River in Northumberland, England

The Rede is a river in Northumberland, England. The river rises on Carter Fell on the Anglo-Scottish border feeding Catcleugh Reservoir and joins the River North Tyne below the village of Redesmouth. The Rede is one of only two rivers in the North East of England that has the freshwater pearl mussel in its waters.

==Course and toponymy==
The source of the river is on Carter Fell, part of the Whitelee National Nature Reserve. It flows in a south-easterly direction and is the main feeder for the Catcleugh Reservoir which was impounded in 1901 and completed in 1905. It flows south east through Redesdale alongside the A68 road before meeting with the Otter Burn in Otterburn and heading south, before turning west at East and West Woodburn. It then heads south through Redesmouth before emptying into the River North Tyne.

The name of the river derives from the Old English Rēade, meaning the red one. The river lends its name to Redesmouth, the point where the mouth is.

==Catchment and hydrometry==
The river measures 52 km from source to Redesmouth and drains an area of 156 km2. In the upper reaches, the catchment is mostly upland and is partly in the Kielder Forest Park. In the lower reaches, the landscape changes slightly to grassland and upland heath with underlying boulder clay, alluvium and peat.

==Wildlife==
The Rede is known for its salmon, trout and otter, which are commonly seen within its waters. The river is notable for being one of the few places in England to have a freshwater pearl mussel population, which in 2006, was estimated at 50,000 mussels across the Rede and the North Tyne.

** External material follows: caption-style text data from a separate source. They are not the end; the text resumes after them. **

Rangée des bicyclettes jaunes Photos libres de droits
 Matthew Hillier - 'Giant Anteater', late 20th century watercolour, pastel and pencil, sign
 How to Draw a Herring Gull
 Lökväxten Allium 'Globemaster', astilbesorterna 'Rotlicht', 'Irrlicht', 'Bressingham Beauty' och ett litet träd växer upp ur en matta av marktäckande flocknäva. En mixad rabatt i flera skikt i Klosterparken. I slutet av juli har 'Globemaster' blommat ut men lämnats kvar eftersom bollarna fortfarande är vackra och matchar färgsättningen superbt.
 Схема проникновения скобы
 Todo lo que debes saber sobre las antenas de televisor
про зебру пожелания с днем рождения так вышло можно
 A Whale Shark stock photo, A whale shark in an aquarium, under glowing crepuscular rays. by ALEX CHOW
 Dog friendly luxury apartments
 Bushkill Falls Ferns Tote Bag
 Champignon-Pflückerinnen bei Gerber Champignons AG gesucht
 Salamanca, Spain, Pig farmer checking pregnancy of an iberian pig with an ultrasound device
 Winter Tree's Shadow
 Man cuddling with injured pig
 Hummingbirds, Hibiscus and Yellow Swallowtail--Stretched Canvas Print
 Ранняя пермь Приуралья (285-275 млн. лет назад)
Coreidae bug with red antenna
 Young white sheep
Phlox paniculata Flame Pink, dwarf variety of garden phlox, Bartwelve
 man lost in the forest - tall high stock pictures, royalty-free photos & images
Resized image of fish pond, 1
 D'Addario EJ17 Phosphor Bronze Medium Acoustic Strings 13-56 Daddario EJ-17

Several projects have been undertaken to help the mussel population including limiting sediment flow in the river and the introduction of freshwater trout into the river. Previously, water that was piped from Catcleugh Reservoir to Whittle Dene Reservoir (at Harlow Hill), was cleaned annual of its harmless sediment, but the waste water was pumped into the Rede. A remedial programme costing £500,000 was implemented in 2019 to stop this from happening.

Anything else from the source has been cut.